Cognitive-behavioral therapy helps sufferers recognize and change the thought patterns and behaviors that lead to feelings of stress and anxiety.
Antidepressants and anxiety-reducing drugs are another options for treating the symptoms of the disorder. Because such medications carry the risk of side effects, this approach is usually considered only when attacks are frequent and is typically used in combination with therapy.
Your doctor will have many options to consider when deciding to initiate prescription treatment. No one medicine is right for everyone. In fact, you and your doctor may have to try two or more options until you find the one that makes the biggest difference with the fewest side effects.

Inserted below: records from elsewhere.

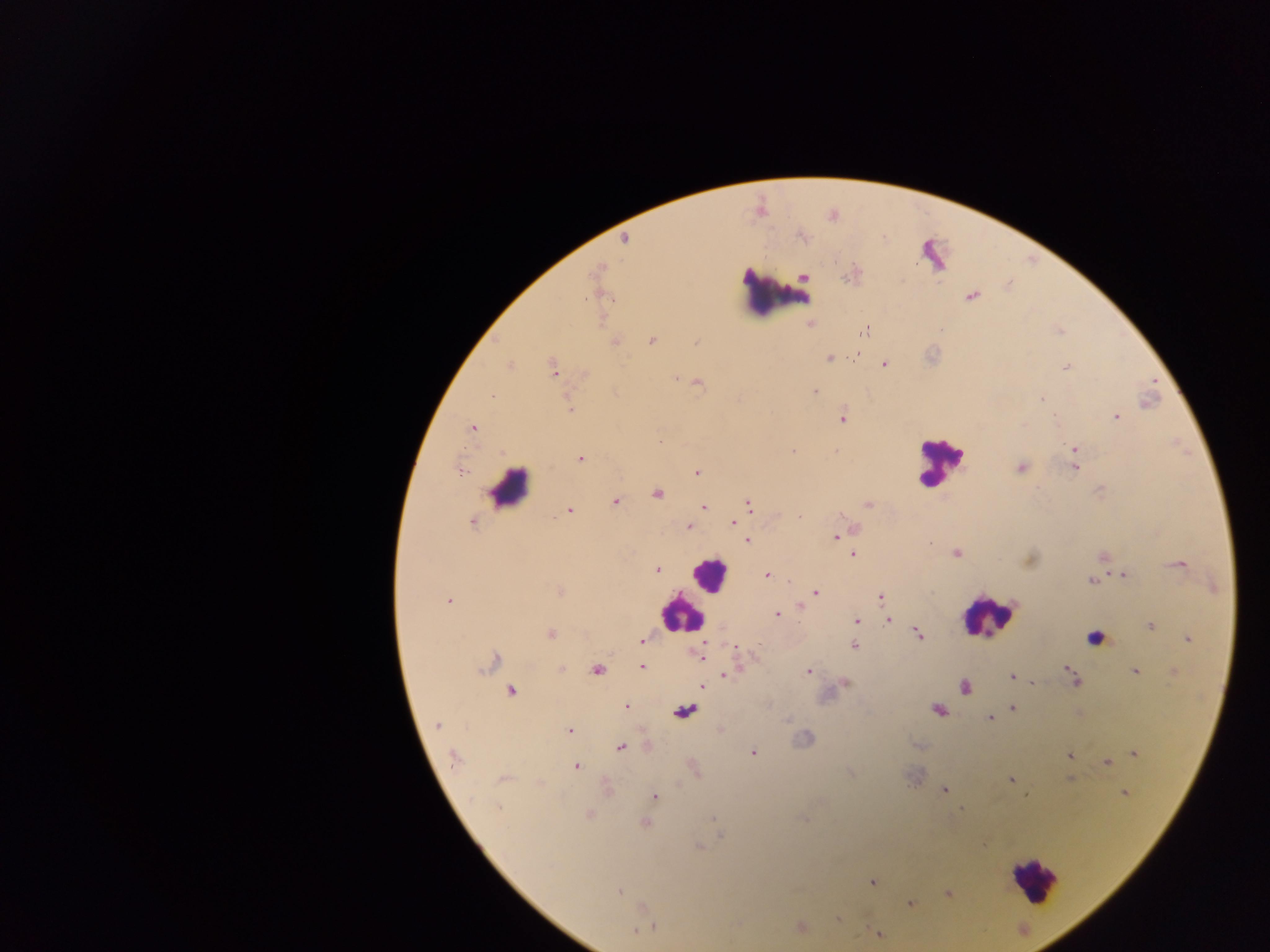
preparation = thick blood film
country = Ghana
field of view = single
image size = 1270×952 pixels
capture = mobile-phone photograph through a microscope
leukocyte locations = approximate centers as [x, y] in pixels: [773, 299], [942, 461], [510, 487], [713, 571], [988, 610], [679, 612], [1035, 886]
Plasmodium parasite locations = approximate centers as [x, y] in pixels: [801, 238], [623, 240], [804, 276], [844, 277], [584, 298], [866, 328], [1059, 329], [653, 340], [694, 341], [615, 342], [830, 357], [855, 357], [884, 363], [510, 364], [553, 368], [1067, 368], [675, 377], [699, 384], [1152, 384], [815, 390], [494, 395], [1040, 400], [569, 407], [844, 418], [1117, 418], [1056, 420], [472, 429], [1074, 448], [794, 450], [580, 457], [1020, 467], [1075, 468], [460, 469], [694, 471], [1099, 491], [658, 492], [614, 502], [867, 503], [703, 506], [750, 506], [568, 512], [799, 516], [473, 521], [735, 521], [688, 527], [835, 535], [748, 540], [931, 543], [956, 552], [852, 553], [1102, 557], [1179, 565], [657, 569], [1121, 574], [767, 575], [1090, 581], [815, 592], [812, 595], [879, 597], [449, 598], [799, 607], [777, 615], [888, 620], [856, 621], [1149, 626], [550, 633], [917, 634], [1187, 638], [642, 641], [854, 646], [735, 649], [701, 658], [495, 661], [642, 667], [560, 668], [481, 670], [596, 671], [1068, 671], [807, 672], [1134, 672], [724, 676], [1010, 676], [1073, 680], [846, 682], [1031, 683], [701, 686], [964, 687], [512, 691], [626, 706], [1012, 708], [937, 710], [788, 718], [989, 719], [436, 724], [569, 733], [622, 749], [753, 753], [1133, 753], [451, 757], [1069, 757], [1107, 762], [577, 767], [850, 773], [1069, 777], [502, 779], [1010, 780], [944, 789], [1123, 791], [655, 796], [1026, 797], [498, 808], [712, 818], [803, 819], [646, 823], [718, 838], [700, 848], [870, 882], [619, 893], [948, 894], [910, 903], [835, 920], [656, 926], [799, 927], [632, 932], [878, 934]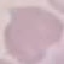
Summary:
  - Result: negative for malaria parasites
  - Capture: smartphone camera at the microscope eyepiece
  - Preparation: thin smear
  - Stain: Giemsa
  - Image type: cell patch, automatically extracted from a larger field of view and resized to 64 × 64 pixelsReport the malaria status.
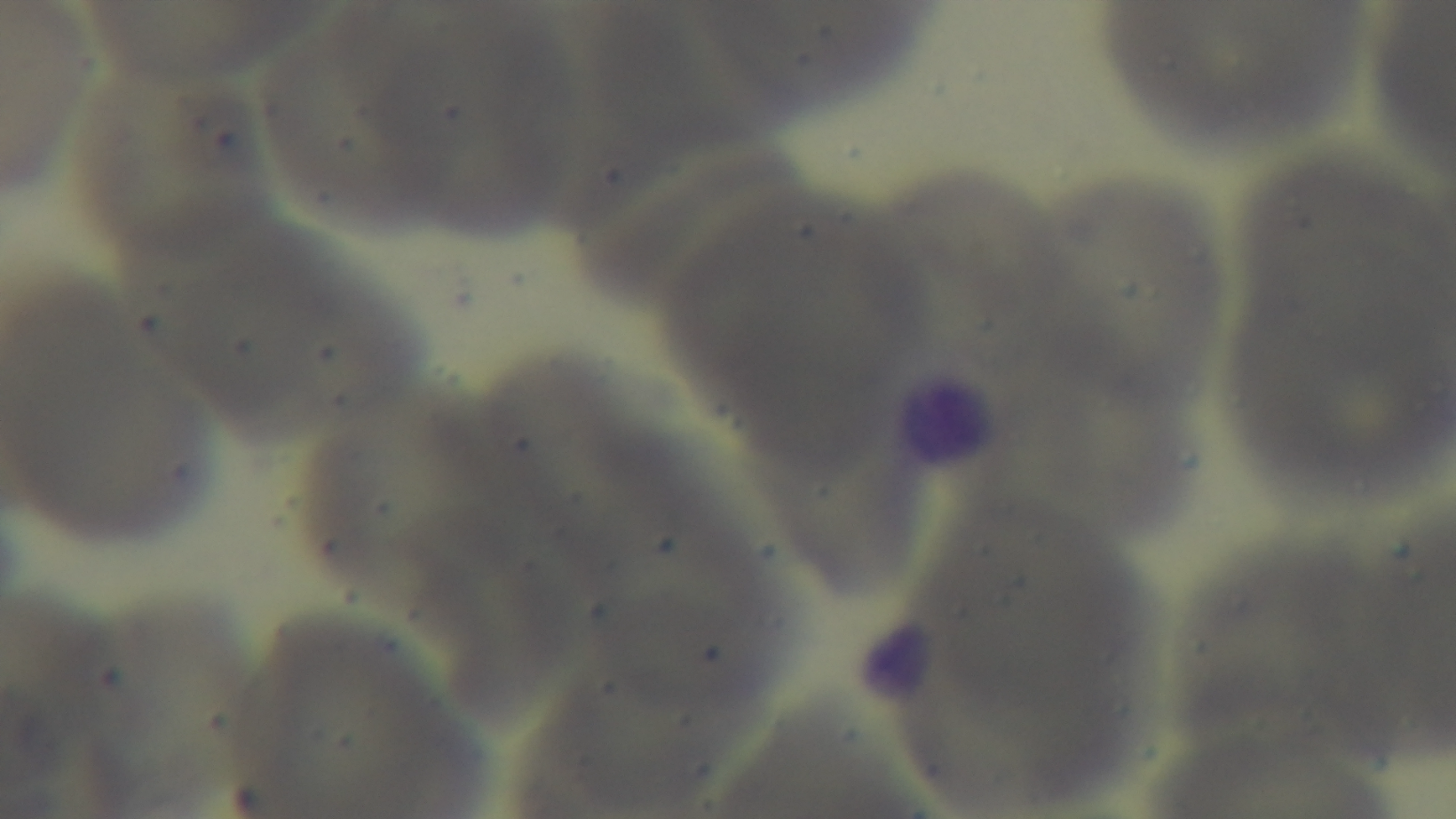

Uninfected.

Summary:
  - Preparation: thin smear
  - Modality: light microscopy
  - Stain: Giemsa
  - Objective: 100x oil immersion
  - Field of view: one from the slide
  - Capture: mounted 4K digital cameraLocate every blood parasite and identify its species.
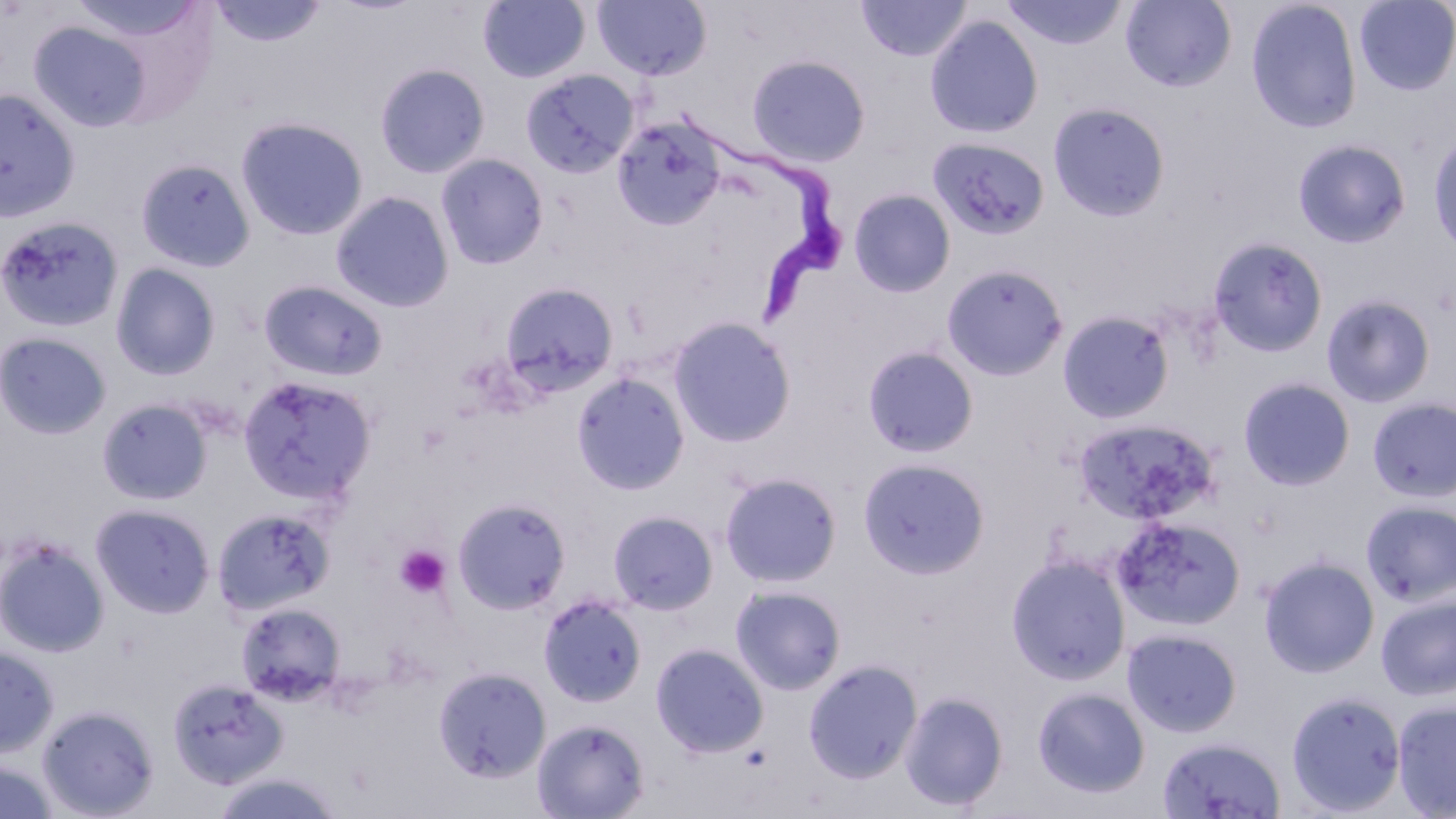
Approximate bounding boxes as (x1,y1)-(x2,y2) corner pairs in pixels.
Trypanosoma brucei: (690,117)-(849,324).
No Plasmodium falciparum, Plasmodium ovale, Plasmodium malariae, Plasmodium vivax, or Babesia divergens observed.

Uninfected red blood cell locations: (67,0)-(207,48), (208,0)-(329,48), (1120,0)-(1237,92), (478,1)-(590,83), (591,1)-(713,82), (855,1)-(972,61), (1001,1)-(1129,51), (1245,1)-(1362,134), (1353,1)-(1456,96), (924,14)-(1044,139), (27,18)-(159,133), (746,54)-(871,167), (374,62)-(491,179), (519,68)-(639,179), (0,87)-(81,224), (1047,101)-(1170,222), (235,115)-(369,242), (611,116)-(726,230), (1428,129)-(1456,258), (927,136)-(1051,241), (1292,138)-(1412,250), (435,153)-(549,271), (135,157)-(256,272), (848,188)-(957,298), (331,190)-(454,313), (0,215)-(125,333), (1207,236)-(1328,358), (111,262)-(222,381), (940,263)-(1069,381), (258,279)-(389,382), (499,281)-(620,397), (1321,293)-(1436,409), (1057,310)-(1175,424), (667,316)-(797,447), (0,331)-(112,440), (862,345)-(980,458), (571,370)-(691,496), (237,374)-(378,506), (1237,377)-(1356,491), (1367,396)-(1456,503), (97,397)-(214,506), (1073,416)-(1220,525), (857,457)-(991,579), (719,471)-(843,588), (453,496)-(572,614), (1360,500)-(1456,606), (90,502)-(216,618), (212,505)-(337,616), (607,510)-(719,615), (1112,515)-(1245,632), (0,535)-(110,657), (1005,553)-(1131,686), (1258,555)-(1380,679), (729,584)-(847,695), (538,593)-(648,708), (1375,593)-(1456,702), (235,601)-(346,704), (1122,628)-(1242,738), (651,642)-(769,757), (0,645)-(59,758), (803,658)-(923,784), (433,666)-(550,783), (167,676)-(288,789), (1031,686)-(1151,799), (899,690)-(1008,812), (1285,690)-(1407,816), (1392,700)-(1456,818), (36,703)-(161,818), (532,717)-(650,818), (1156,735)-(1287,819), (0,757)-(62,819), (209,770)-(347,819). Platelet locations: (394,545)-(451,598). Slide-level diagnosis: Trypanosoma brucei. May-Grünwald-Giemsa-stained preparation. Light microscopy. Captured at 1000x magnification. One field of a larger specimen. Image is 1456×819 pixels. Thin blood film.State the blood parasite species.
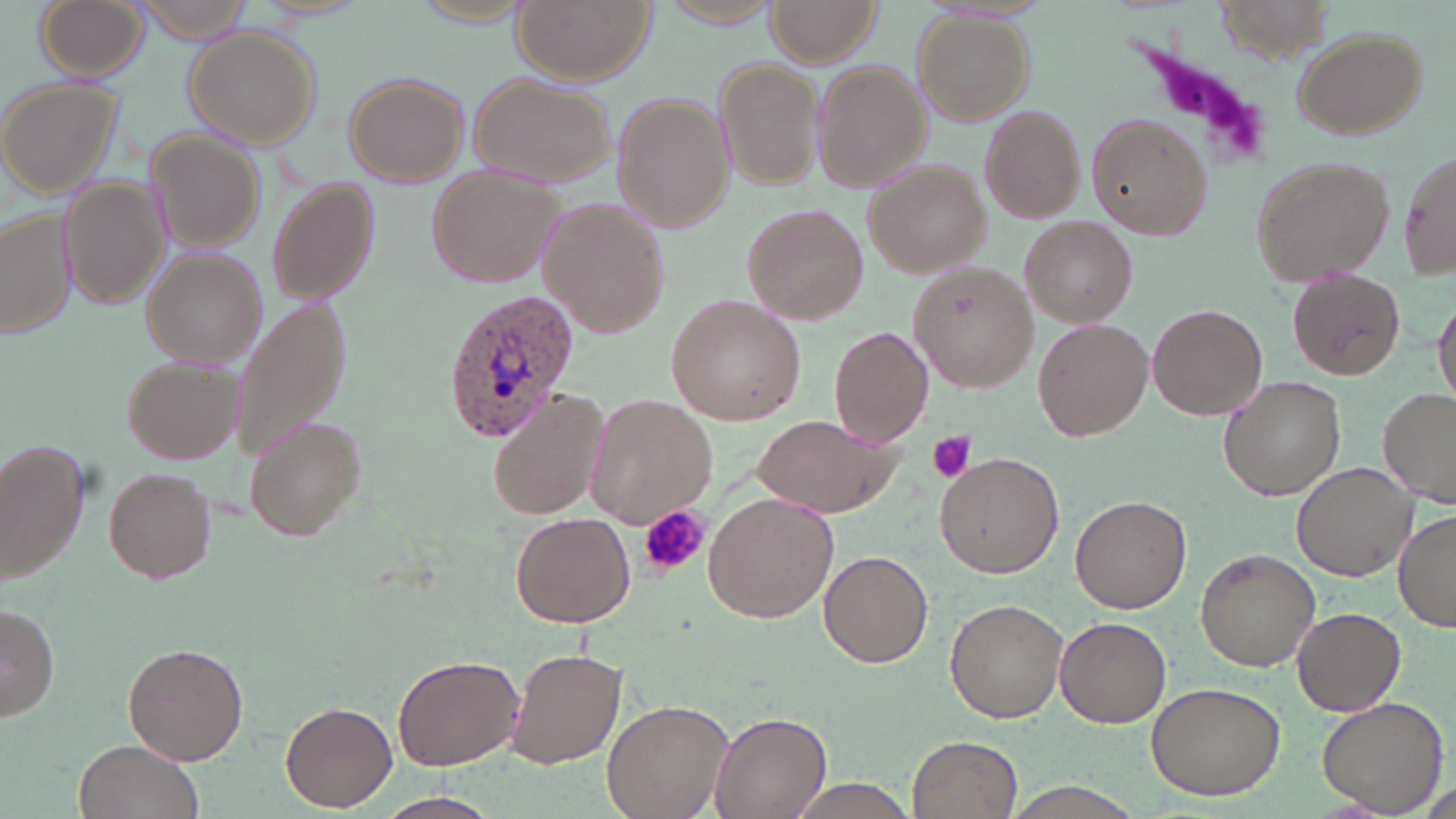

Another powerful option is Mindfulness which has its roots in Buddhist meditation. The western world has since realigned the language but kept its core goal which can be described as an attempt to strengthen the self-regulation of attention that is spent on the here and now. Basically, when anxiety has hijacked the thought process, and it just spins in circles around a few worries or angst, the skills of mindfulness allow someone to stop the cycle, put the worry aside for a period, and focus on any task at hand, whether it be work, study or a conversation with a friend. One of the most used programs was developed by Jon Kabat-Zinn in the USA. It is an eight-week course offered by many nurses, doctors and counsellors. He has also written several books that help you learn these skills on your own. If you suffer from any form of anxiety, Mindfulness is a great skill to start learning about, along with the other resources you explore.